Build a Distributed Trace in Lambda and Kinesis

45 minutes   Author Katie Hymers

This workshop will equip you with how a distributed trace is constructed for a small serverless application that runs on AWS Lambda, producing and consuming a message via AWS Kinesis.

We will see how auto-instrumentation works with manual steps to force a Producer function’s context to be sent to Consumer function via a Record put on a Kinesis stream.

For this workshop Splunk has prepared an Ubuntu Linux instance in AWS/EC2 all pre-configured for you.

To get access to the instance that you will be using in the workshop, please visit the URL provided by the workshop leader.d

Last Modified Sep 19, 2024

Subsections of Build a Distributed Trace in Lambda and Kinesis

Setup

This lab will make a tracing superhero out of you!

In this lab you will learn how a distributed trace is constructed for a small serverless application that runs on AWS Lambda, producing and consuming your message via AWS Kinesis.

1-architecture 1-architecture

Pre-requisites

You should already have the lab content available on your EC2 lab host.

Ensure that this lab’s required folder o11y-lambda-lab is on your home directory:

cd ~ && ls
o11y-lambda-lab
Note

If you don’t see it, fetch the lab contents by running the following command:

git clone https://github.com/kdroukman/o11y-lambda-lab.git

Set Environment Variables

In your Splunk Observability Cloud Organisation (Org) obtain your Access Token and Realm Values.

Please reset your environment variables from the earlier lab. Take care that for this lab we may be using different names - make sure to match the Environment Variable names below.

export ACCESS_TOKEN=CHANGE_ME \
export REALM=CHANGE_ME \
export PREFIX=$INSTANCE

Update Auto-instrumentation serverless template

Update your auto-instrumentation Serverless template to include new values from the Enviornment variables.

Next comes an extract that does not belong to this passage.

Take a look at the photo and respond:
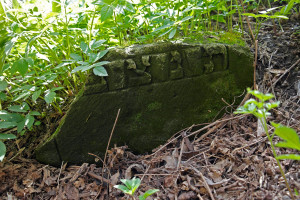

cat ~/o11y-lambda-lab/auto/serverless_unset.yml | envsubst > ~/o11y-lambda-lab/auto/serverless.yml

Examine the output of the updated serverless.yml contents (you may need to scroll up to the relevant section).

cat ~/o11y-lambda-lab/auto/serverless.yml
# USER SET VALUES =====================              
custom: 
  accessToken: <updated to your Access Token>
  realm: <updated to your Realm>
  prefix: <updated to your Hostname>
#====================================== 

Update Manual instrumentation template

Update your manual instrumentation Serverless template to include new values from the Enviornment variables.

cat ~/o11y-lambda-lab/manual/serverless_unset.yml | envsubst > ~/o11y-lambda-lab/manual/serverless.yml

Examine the output of the updated serverless.yml contents (you may need to scroll up to the relevant section).

cat ~/o11y-lambda-lab/manual/serverless.yml
# USER SET VALUES =====================              
custom: 
  accessToken: <updated to your Access Token>
  realm: <updated to your Realm>
  prefix: <updated to your Hostname>
#====================================== 

Set your AWS Credentials

You will be provided with AWS Access Key ID and AWS Secret Access Key values - substitue these values in place of AWS_ACCESS_KEY_ID and AWS_ACCESS_KEY_SECRET in the bellow command:

sls config credentials --provider aws --key AWS_ACCCESS_KEY_ID --secret AWS_ACCESS_KEY_SECRET

This command will create a file ~/.aws/credentials with your AWS Credentials populated.

Note that we are using sls here, which is a Serverless framework for developing and deploying AWS Lambda functions. We will be using this command throughout the lab.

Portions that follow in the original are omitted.